Os maiores desfalques em empresas familiares são cometidos por parentes, onde não escapam nem filhos, muito menos genros.

Bons amigos então, nem se fala. De onde surgiu este mito de que amigo do peito e parente não roubam?

Essa prática não é exclusiva de nossos políticos.

A maioria de nossas empresas contrata diretores da mesma maneira, tanto que são chamadas de empresas “familiares”.

A saída para esse dilema é outra.

Em vez de contratar um amigo do peito, selecione o melhor e mais qualificado profissional possível para o cargo, independente de conhecê-lo ou não.

Em seguida, cerque o contratado de controles gerenciais, fiscalização interna, auditoria externa, o que for necessário para manter o pessoal na linha.
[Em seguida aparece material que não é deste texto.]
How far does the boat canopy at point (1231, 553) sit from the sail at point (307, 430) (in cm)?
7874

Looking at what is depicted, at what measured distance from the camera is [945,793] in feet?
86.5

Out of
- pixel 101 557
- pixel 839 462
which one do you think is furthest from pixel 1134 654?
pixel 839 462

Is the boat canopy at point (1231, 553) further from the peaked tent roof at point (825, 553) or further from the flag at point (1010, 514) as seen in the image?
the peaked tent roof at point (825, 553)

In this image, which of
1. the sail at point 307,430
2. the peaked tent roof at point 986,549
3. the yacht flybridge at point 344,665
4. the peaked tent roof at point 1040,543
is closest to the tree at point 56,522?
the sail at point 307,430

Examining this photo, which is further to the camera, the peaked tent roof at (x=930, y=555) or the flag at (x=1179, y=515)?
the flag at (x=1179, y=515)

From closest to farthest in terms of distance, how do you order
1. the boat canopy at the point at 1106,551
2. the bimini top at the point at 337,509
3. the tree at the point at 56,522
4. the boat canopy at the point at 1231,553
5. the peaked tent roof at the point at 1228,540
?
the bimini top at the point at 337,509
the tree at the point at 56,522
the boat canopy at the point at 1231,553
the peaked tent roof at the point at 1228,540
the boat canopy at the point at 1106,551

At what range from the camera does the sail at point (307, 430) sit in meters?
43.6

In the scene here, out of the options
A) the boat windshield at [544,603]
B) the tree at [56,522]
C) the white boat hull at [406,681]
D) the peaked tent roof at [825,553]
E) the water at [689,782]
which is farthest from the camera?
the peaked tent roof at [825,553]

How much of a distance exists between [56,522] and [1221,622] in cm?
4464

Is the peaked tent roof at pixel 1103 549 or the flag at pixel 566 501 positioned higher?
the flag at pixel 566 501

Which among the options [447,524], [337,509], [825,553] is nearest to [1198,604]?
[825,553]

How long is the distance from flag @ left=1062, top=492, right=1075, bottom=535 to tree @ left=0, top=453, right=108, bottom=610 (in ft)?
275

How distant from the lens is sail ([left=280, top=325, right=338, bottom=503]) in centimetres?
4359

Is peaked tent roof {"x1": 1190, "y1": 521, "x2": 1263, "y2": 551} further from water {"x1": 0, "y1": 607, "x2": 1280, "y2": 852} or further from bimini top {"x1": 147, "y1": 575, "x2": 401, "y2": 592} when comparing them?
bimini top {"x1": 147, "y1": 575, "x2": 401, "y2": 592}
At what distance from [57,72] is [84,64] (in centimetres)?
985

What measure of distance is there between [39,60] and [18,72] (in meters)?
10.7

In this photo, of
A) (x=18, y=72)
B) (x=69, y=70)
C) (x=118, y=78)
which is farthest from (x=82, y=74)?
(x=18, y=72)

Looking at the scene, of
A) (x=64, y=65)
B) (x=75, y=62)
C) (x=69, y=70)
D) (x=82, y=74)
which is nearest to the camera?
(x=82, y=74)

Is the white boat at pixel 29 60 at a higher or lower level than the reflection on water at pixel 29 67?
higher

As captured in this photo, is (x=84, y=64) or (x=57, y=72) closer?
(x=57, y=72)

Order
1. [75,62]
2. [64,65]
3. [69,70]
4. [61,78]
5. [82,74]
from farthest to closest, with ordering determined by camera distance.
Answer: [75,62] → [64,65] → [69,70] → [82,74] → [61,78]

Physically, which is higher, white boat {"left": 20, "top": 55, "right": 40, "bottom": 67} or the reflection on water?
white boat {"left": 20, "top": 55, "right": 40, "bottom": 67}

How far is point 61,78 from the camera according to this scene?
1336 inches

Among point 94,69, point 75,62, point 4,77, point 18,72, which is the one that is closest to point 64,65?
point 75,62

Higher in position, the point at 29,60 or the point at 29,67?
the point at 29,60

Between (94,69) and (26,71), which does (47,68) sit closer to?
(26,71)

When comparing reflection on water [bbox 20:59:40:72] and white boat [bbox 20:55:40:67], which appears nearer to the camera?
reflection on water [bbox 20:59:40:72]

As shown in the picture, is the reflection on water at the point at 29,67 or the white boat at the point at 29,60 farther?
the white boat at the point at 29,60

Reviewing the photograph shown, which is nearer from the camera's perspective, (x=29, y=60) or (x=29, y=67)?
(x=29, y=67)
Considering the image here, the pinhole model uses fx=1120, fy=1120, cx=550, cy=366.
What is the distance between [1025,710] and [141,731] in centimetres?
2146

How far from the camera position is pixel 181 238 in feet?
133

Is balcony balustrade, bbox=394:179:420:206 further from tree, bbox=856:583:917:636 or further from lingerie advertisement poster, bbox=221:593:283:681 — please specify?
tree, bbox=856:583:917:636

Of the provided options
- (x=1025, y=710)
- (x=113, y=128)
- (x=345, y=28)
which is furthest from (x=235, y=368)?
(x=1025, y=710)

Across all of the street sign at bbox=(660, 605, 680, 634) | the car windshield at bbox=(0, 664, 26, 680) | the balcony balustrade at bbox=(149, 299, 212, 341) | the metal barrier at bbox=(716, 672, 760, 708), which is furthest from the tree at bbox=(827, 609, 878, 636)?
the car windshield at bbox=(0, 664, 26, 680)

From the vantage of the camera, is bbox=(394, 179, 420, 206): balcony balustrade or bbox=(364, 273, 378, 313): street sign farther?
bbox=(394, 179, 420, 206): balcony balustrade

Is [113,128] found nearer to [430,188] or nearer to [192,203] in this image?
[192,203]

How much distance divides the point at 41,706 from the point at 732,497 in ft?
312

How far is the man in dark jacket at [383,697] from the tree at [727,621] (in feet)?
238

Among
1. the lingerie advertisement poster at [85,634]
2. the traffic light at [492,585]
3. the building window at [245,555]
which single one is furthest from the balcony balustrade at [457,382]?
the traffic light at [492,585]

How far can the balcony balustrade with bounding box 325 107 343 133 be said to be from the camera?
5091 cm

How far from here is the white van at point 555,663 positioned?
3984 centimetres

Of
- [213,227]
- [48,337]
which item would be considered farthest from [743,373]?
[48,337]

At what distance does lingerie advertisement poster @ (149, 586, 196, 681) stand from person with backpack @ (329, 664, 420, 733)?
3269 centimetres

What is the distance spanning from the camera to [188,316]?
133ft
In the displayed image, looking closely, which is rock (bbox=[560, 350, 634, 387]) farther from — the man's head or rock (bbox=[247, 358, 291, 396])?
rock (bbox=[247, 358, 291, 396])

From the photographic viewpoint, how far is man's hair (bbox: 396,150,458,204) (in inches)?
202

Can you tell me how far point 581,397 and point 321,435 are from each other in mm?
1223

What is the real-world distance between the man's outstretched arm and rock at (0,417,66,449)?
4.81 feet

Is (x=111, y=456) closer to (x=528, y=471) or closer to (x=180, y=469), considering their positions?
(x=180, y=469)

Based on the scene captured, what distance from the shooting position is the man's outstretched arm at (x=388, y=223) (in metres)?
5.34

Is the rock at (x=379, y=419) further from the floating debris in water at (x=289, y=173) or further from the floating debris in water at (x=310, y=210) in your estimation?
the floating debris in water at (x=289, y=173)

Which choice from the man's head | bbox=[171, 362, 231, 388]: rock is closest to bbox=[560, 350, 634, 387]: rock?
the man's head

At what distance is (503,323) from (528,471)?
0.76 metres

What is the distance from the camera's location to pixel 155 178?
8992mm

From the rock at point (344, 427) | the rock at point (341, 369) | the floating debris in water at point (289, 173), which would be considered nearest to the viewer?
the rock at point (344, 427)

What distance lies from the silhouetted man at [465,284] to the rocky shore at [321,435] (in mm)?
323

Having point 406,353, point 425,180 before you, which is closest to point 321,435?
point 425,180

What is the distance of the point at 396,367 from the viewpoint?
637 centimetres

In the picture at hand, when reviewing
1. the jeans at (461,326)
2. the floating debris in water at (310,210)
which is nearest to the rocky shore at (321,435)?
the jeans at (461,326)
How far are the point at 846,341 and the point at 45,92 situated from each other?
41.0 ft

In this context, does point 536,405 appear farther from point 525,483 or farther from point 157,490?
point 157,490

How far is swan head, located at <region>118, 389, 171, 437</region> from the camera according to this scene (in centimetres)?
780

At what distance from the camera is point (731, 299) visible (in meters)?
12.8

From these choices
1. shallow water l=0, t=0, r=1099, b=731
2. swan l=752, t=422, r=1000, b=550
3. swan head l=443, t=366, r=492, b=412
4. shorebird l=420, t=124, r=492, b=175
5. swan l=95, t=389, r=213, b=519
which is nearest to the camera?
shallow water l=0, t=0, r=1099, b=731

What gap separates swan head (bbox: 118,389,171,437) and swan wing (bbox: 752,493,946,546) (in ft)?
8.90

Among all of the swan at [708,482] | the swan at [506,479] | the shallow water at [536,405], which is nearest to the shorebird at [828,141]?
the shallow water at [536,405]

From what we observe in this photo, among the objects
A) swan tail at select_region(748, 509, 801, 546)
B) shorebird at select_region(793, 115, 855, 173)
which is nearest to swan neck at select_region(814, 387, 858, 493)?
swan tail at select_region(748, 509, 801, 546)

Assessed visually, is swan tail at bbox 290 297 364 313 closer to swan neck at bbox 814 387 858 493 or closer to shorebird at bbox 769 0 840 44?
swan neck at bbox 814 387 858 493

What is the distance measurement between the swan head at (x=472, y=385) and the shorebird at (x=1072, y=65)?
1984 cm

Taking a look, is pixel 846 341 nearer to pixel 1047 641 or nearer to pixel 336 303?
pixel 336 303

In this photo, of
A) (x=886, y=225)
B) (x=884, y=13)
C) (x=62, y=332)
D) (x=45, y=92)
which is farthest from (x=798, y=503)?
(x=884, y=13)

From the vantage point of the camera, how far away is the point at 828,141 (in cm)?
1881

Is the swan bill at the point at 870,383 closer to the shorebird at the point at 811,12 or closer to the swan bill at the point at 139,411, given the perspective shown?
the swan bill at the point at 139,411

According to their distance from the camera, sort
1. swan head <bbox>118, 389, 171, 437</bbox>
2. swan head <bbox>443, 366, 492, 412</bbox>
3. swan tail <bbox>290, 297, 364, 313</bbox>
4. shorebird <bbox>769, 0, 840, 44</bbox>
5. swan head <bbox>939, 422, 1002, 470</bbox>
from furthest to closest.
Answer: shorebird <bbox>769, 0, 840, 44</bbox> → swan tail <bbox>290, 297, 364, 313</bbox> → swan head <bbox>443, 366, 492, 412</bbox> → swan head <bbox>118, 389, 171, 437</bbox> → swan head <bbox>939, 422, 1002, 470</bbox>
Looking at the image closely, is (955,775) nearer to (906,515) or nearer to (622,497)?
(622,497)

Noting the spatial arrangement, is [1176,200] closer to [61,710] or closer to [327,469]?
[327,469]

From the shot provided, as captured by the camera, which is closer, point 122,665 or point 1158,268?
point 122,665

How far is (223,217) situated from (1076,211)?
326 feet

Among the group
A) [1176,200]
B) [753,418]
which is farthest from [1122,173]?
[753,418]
As multinacionais não trazem mais um presidente de confiança do exterior como faziam antigamente.

Contratam brasileiros, sejam eles amigos dos acionistas ou não.

Dois brasileiros, Alain Belda Fernandez e Henrique de Campos Meirelles, foram presidentes da matriz americana das multinacionais em que trabalhavam, o equivalente a contratar um americano para cuidar de nossa dívida interna.

Infelizmente no Brasil, o melhor administrador financeiro do país tem poucas chances de ser Ministro da Fazenda, se já não for amigo do presidente bem antes de sua eleição.

Cargo de confiança é simplesmente um conceito anacrônico, algo do passado pré-gerencial, da era do Gestor.

Num mundo competitivo, todos os cargos, incluindo os do governo, precisam ser de total e irrestrita competência, e não de confiança.

A rigor, num mundo globalizado, onde temos de dominar alguns segmentos da economia mundial, deveríamos estar contratando os melhores do mundo.

Pelo menos algum dia vamos começar timidamente contratando os melhores brasileiros desde o início.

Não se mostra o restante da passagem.